Le tecno-scienze diventano sistema, diventano orizzonte di senso, diventano contesto di esistenza delle persone, diventano inevitabili. Non possono essere considerate come delle tecnologie che si inseriscono in ogni ambito della società lasciando la possibilità o meno di usarle permettendo una dimensione di autonomia rispetto ad esse. Una volta inserite diventano l’ambiente stesso fondendosi con esso, plasmandolo e trasformandolo secondo le loro caratteristiche e secondo l’ideologia transumanista di cui sono portatrici. In questo procedere diventano la nuova normalità plasmando e trasformando lo stesso essere nel mondo, percepirsi nel mondo, stare nel mondo e agire nel mondo. In ultima istanza trasformando l’essere umano.
Si può comprendere come in sé le tecno-scienze non siano neutrali: “ciò che consideriamo la neutralità della tecnica è solo la nostra neutralità rispetto ad essa”[2].

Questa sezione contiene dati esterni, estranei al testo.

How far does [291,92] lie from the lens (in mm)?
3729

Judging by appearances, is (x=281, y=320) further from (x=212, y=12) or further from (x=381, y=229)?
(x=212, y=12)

L’infinito dibattito attorno alla loro neutralità e al loro utilizzo positivo o negativo potrebbe concludersi attorno alla semplice considerazione che le conseguenze nefaste non possono essere considerati effetti collaterali: per quanto riguarda le tecnologie di ingegneria genetica e per le nanotecnologie si tratta sempre di disastri annunciati che tra l’altro servono a velocizzare e a normalizzare altri passaggi.
Così come gli scienziati atomici che osservavano i risultati dei loro test sugli abitanti degli atolli di Bikini non avevano sotto gli occhi effetti collaterali, ma il manifestarsi stesso della ricerca nucleare, i ricercatori che sviluppano l’editing genetico con il CRISPR/Cas9 non hanno sotto gli occhi la scomparsa di frammenti di DNA e modificazioni genetiche trasmissibili come effetti indesiderati, ma la possibilità stessa di intervenire sull’evoluzione degli esseri viventi.
Così come un microscopio a effetto tunnel non è un semplice strumento, ma presuppone un mondo in cui la materia è manipolata a scala nanometrica, le tecno-scienze presuppongono un mondo in cui il vivente diventa mera materia da ingegnerizzare e riprogettare, in cui ogni fenomeno è controllato al fine di dirigerne la sua direzione ed evoluzione. Essere umano incluso.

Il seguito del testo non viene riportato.